Initializing NUTS using jitter+adapt_diag...
Multiprocess sampling (2 chains in 2 jobs)
NUTS: [beta, y_hat_sigma]


Output()

Sampling 2 chains for 500 tune and 500 draw iterations (1_000 + 1_000 draws total) took 0 seconds.
We recommend running at least 4 chains for robust computation of convergence diagnostics
Sampling: [beta, y_hat, y_hat_sigma]
Sampling: [y_hat]
Sampling: [y_hat]
Sampling: [y_hat]
Sampling: [y_hat]


In [6]:
# Access the maketables coefficient table - now with full Bayesian statistics!
did_pymc.__maketables_coef_table__

Unnamed: 0_level_0,b,se,t,p,ci_lower,ci_upper
Coefficient,Unnamed: 1_level_1,Unnamed: 2_level_1,Unnamed: 3_level_1,Unnamed: 4_level_1,Unnamed: 5_level_1,Unnamed: 6_level_1
Intercept,1.073705,0.025931,,0.0,1.020986,1.117792
post_treatment[T.True],0.989181,0.036796,,0.0,0.926604,1.059406
group,0.165089,0.036445,,0.0,0.096214,0.231315
group:post_treatment[T.True],0.500077,0.050361,,0.0,0.404518,0.594181


### Understanding the Bayesian Coefficient Table

For Bayesian models, the columns represent:
- **b**: Posterior mean (point estimate)
- **se**: Posterior standard deviation (uncertainty)
- **t**: None (not applicable for Bayesian inference)
- **p**: Two-tailed posterior probability: `min(P(β>0), P(β<0)) * 2`
- **ci_lower/ci_upper**: 94% Highest Density Interval (HDI) bounds

## 3. Other maketables Attributes

CausalPy experiments also provide other maketables-compatible attributes.

In [7]:
# Get statistics
print("Sample size (N):", did_pymc.__maketables_stat__("N"))
print("Model type:", did_pymc.__maketables_stat__("model_type"))
print("Experiment type:", did_pymc.__maketables_stat__("experiment_type"))

Sample size (N): 40
Model type: PyMC
Experiment type: Difference in Differences


In [8]:
# Get dependent variable name
print("Dependent variable:", did_pymc.__maketables_depvar__)

Dependent variable: y


In [9]:
# Get variance-covariance info
print("VCov info:", did_pymc.__maketables_vcov_info__)

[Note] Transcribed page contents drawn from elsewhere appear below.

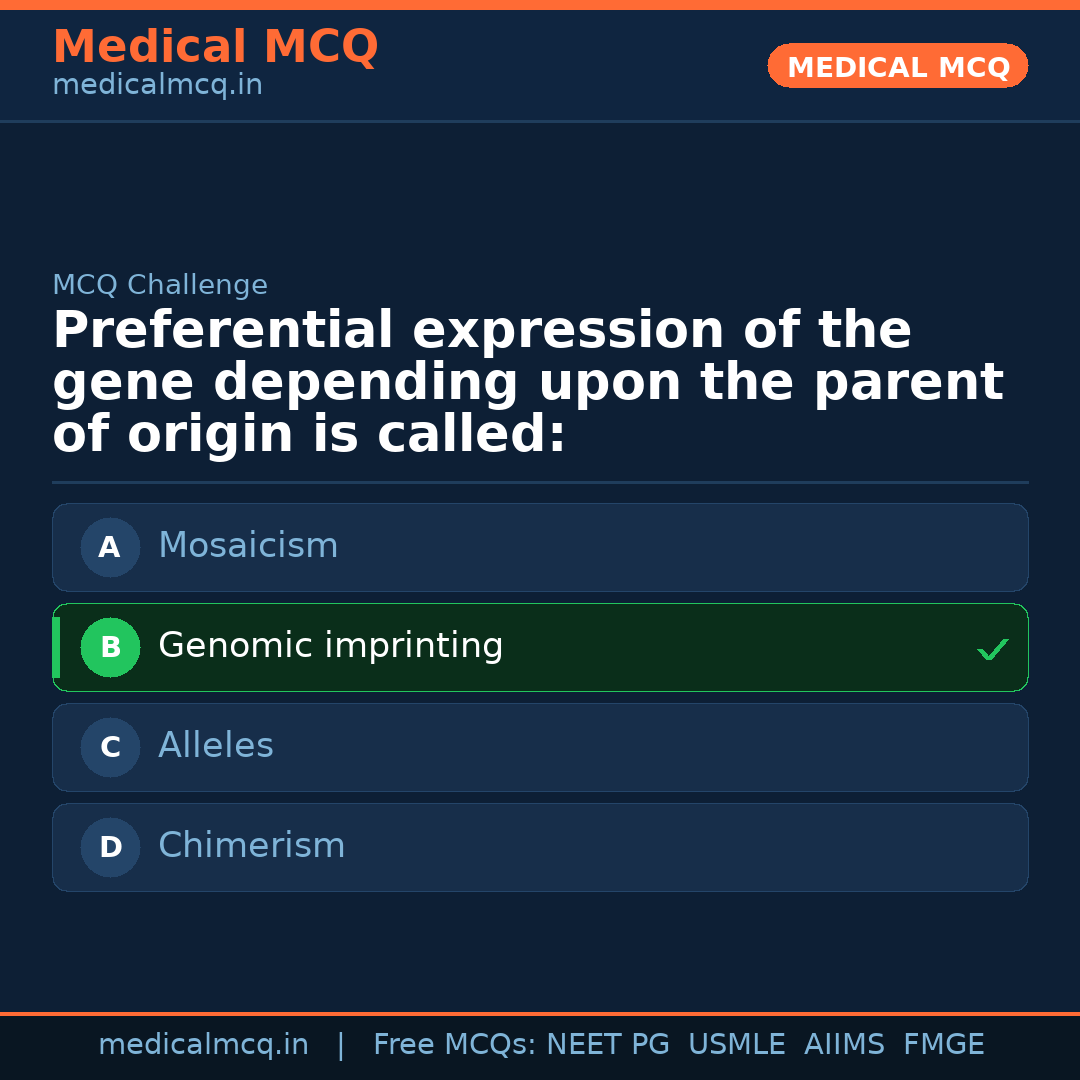 Medical MCQ
medicalmcq.in

MEDICAL MCQ

MCQ Challenge

Preferential expression of the gene depending upon the parent of origin is called:

A Mosaicism

B Genomic imprinting ✓

C Alleles

D Chimerism

medicalmcq.in | Free MCQs: NEET PG USMLE AIIMS FMGE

VCov info: {'vcov_type': 'Bayesian', 'clustervar': None}


## 4. Using maketables to Create Tables

Now let's use `maketables` to create a publication-ready table comparing both models.

In [11]:
from maketables import ETable

# maketables automatically detects CausalPy experiments via the plug-in format!
table = ETable(
    [did_ols,
    did_pymc],
    headers=["OLS", "Bayesian"],
)
table

Unnamed: 0_level_0,y,y
Unnamed: 0_level_1,(1),(2)
coef,coef,coef
post_treatment=True,0.986 (-),0.989*** (0.037)
group,0.162 (-),0.165*** (0.036)
group × post_treatment=True,0.504 (-),0.500*** (0.050)
Intercept,1.076 (-),1.074*** (0.026)
stats,stats,stats
Observations,40,40
R2,-,-
"Significance levels: * p < 0.1, ** p < 0.05, *** p < 0.01. Format of coefficient cell: Coefficient (Std. Error)","Significance levels: * p < 0.1, ** p < 0.05, *** p < 0.01. Format of coefficient cell: Coefficient (Std. Error)","Significance levels: * p < 0.1, ** p < 0.05, *** p < 0.01. Format of coefficient cell: Coefficient (Std. Error)"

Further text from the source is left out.